Long Beach Catholic school vandalized, religious articles destroyed overnight
Staff entered the School Hall at the Holy Innocents School in Long Beach, leading students to their daily morning Mass on Monday, when they discovered the destruction.
Video showed shelves, school supplies, furniture, audio equipment and religious articles thrown and, in some cases, destroyed, throughout the building. A life-sized statue of the Virgin Mary, with the school since its opening in 1958, was shoved to the ground and decapitated.
The church tabernacle, a fixed and locked box that holds the Eucharist, was ripped from the sanctuary and thrown to the ground. It appeared like people tried to pry the tabernacle open, but it stayed locked, said Tony Tripp, the school’s director of advancement.
“It looked like a hurricane came through this place,” he said.
He and fellow staff members of the Catholic school sent the students back to their classes and called police as well as the San Pedro Pastoral Region, part of the Archdiocese of Los Angeles.
Tripp and his colleagues first wondered how people entered the School Hall and caused so much damage before they asked why.
Items, such as the sound system, appeared to be stacked by the door, as if people were planning to steal them but ran off before they could. Police told school officials it seemed like a large group entered the School Hall, and some people wanted to steal from the school while others wanted to destroy everything there, Tripp said.
The school has been broken into and burglarized before, Tripp said, but this case likely caused thousands of dollars of damage, the largest case Holy Innocents has faced.
The vandalism was report around 7:20 a.m., and at least one person broke into the School Hall and stole several items, police said.

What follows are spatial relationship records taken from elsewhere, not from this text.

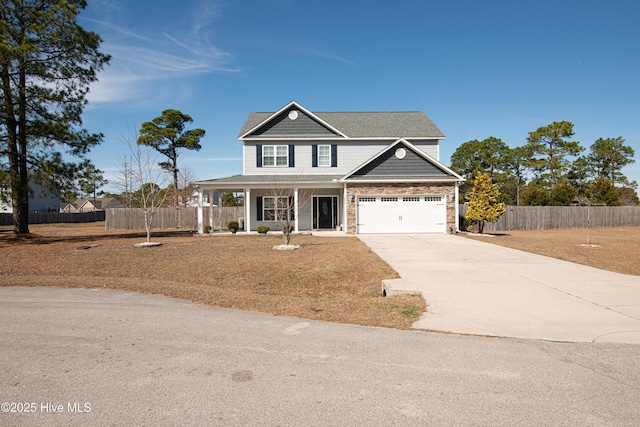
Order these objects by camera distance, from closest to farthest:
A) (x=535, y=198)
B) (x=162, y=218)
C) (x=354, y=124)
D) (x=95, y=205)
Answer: (x=354, y=124) < (x=162, y=218) < (x=535, y=198) < (x=95, y=205)

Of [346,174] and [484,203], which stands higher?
[346,174]

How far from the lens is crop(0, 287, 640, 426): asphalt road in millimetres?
3139

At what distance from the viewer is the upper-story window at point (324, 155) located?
23859 mm

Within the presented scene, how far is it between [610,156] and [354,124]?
42464 millimetres

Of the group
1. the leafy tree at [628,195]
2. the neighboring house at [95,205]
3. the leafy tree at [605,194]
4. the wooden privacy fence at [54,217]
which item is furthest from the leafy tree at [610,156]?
the neighboring house at [95,205]

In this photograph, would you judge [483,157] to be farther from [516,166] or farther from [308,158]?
[308,158]

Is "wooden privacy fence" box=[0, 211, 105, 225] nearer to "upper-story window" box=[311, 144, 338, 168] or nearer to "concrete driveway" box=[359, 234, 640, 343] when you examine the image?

Police left after collecting blood, fingerprints and shoe prints, among other evidence, Tripp said, and school staff members began the cleaning process.
A priest had to remove the desecrated tabernacle before school officials could call in parents to help organize everything and determine what was destroyed or stolen. Tripp said they may work overnight to have the area cleaned and hold Mass again this morning.
“We’re not stopping,” he said.
Holy Innocents is a co-educational TK-12th grade school.